=== Task ===
Give back every record exactly.

=== Records ===
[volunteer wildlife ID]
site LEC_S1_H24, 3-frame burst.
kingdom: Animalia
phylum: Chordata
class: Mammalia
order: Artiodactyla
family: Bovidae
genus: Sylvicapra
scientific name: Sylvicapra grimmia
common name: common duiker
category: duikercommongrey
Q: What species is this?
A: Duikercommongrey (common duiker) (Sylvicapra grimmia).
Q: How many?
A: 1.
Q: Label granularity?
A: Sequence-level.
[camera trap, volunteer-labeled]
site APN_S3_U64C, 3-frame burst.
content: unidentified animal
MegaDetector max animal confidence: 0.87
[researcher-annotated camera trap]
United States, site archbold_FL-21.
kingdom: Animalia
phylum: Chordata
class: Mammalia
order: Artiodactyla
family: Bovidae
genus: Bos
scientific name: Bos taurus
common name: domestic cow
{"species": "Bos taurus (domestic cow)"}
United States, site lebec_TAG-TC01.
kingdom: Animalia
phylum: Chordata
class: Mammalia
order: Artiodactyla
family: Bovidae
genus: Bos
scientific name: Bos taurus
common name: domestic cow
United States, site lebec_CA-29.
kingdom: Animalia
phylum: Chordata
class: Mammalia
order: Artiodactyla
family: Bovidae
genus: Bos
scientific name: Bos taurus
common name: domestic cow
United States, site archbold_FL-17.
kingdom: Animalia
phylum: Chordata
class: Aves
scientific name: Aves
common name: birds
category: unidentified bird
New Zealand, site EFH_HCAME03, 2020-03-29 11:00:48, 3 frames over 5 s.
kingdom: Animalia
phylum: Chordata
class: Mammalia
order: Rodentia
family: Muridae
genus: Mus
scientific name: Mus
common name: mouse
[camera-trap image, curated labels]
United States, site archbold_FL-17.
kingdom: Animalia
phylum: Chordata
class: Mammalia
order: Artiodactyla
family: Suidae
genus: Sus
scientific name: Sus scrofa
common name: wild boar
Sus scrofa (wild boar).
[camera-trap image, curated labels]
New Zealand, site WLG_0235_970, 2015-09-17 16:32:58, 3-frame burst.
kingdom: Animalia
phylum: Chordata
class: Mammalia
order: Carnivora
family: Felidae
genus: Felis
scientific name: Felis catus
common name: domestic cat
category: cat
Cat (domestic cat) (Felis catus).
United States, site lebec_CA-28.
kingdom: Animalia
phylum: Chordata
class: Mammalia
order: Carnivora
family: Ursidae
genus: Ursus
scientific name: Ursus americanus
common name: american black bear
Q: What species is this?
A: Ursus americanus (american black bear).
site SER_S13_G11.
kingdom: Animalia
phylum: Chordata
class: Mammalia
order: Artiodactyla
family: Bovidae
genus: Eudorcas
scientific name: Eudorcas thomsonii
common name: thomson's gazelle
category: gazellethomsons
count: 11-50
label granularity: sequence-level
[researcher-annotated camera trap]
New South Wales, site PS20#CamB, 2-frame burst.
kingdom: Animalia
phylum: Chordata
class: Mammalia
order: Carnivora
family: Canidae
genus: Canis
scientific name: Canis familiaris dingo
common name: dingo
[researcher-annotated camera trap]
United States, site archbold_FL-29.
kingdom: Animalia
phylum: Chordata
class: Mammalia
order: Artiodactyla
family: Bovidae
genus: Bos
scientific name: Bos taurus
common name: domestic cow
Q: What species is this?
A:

=== Answer space ===
[volunteer wildlife ID]
site LEC_S1_H24, 3-frame burst.
kingdom: Animalia
phylum: Chordata
class: Mammalia
order: Artiodactyla
family: Bovidae
genus: Sylvicapra
scientific name: Sylvicapra grimmia
common name: common duiker
category: duikercommongrey
Q: What species is this?
A: Duikercommongrey (common duiker) (Sylvicapra grimmia).
Q: How many?
A: 1.
Q: Label granularity?
A: Sequence-level.
[camera trap, volunteer-labeled]
site APN_S3_U64C, 3-frame burst.
content: unidentified animal
MegaDetector max animal confidence: 0.87
[researcher-annotated camera trap]
United States, site archbold_FL-21.
kingdom: Animalia
phylum: Chordata
class: Mammalia
order: Artiodactyla
family: Bovidae
genus: Bos
scientific name: Bos taurus
common name: domestic cow
{"species": "Bos taurus (domestic cow)"}
United States, site lebec_TAG-TC01.
kingdom: Animalia
phylum: Chordata
class: Mammalia
order: Artiodactyla
family: Bovidae
genus: Bos
scientific name: Bos taurus
common name: domestic cow
United States, site lebec_CA-29.
kingdom: Animalia
phylum: Chordata
class: Mammalia
order: Artiodactyla
family: Bovidae
genus: Bos
scientific name: Bos taurus
common name: domestic cow
United States, site archbold_FL-17.
kingdom: Animalia
phylum: Chordata
class: Aves
scientific name: Aves
common name: birds
category: unidentified bird
New Zealand, site EFH_HCAME03, 2020-03-29 11:00:48, 3 frames over 5 s.
kingdom: Animalia
phylum: Chordata
class: Mammalia
order: Rodentia
family: Muridae
genus: Mus
scientific name: Mus
common name: mouse
[camera-trap image, curated labels]
United States, site archbold_FL-17.
kingdom: Animalia
phylum: Chordata
class: Mammalia
order: Artiodactyla
family: Suidae
genus: Sus
scientific name: Sus scrofa
common name: wild boar
Sus scrofa (wild boar).
[camera-trap image, curated labels]
New Zealand, site WLG_0235_970, 2015-09-17 16:32:58, 3-frame burst.
kingdom: Animalia
phylum: Chordata
class: Mammalia
order: Carnivora
family: Felidae
genus: Felis
scientific name: Felis catus
common name: domestic cat
category: cat
Cat (domestic cat) (Felis catus).
United States, site lebec_CA-28.
kingdom: Animalia
phylum: Chordata
class: Mammalia
order: Carnivora
family: Ursidae
genus: Ursus
scientific name: Ursus americanus
common name: american black bear
Q: What species is this?
A: Ursus americanus (american black bear).
site SER_S13_G11.
kingdom: Animalia
phylum: Chordata
class: Mammalia
order: Artiodactyla
family: Bovidae
genus: Eudorcas
scientific name: Eudorcas thomsonii
common name: thomson's gazelle
category: gazellethomsons
count: 11-50
label granularity: sequence-level
[researcher-annotated camera trap]
New South Wales, site PS20#CamB, 2-frame burst.
kingdom: Animalia
phylum: Chordata
class: Mammalia
order: Carnivora
family: Canidae
genus: Canis
scientific name: Canis familiaris dingo
common name: dingo
[researcher-annotated camera trap]
United States, site archbold_FL-29.
kingdom: Animalia
phylum: Chordata
class: Mammalia
order: Artiodactyla
family: Bovidae
genus: Bos
scientific name: Bos taurus
common name: domestic cow
Q: What species is this?
A:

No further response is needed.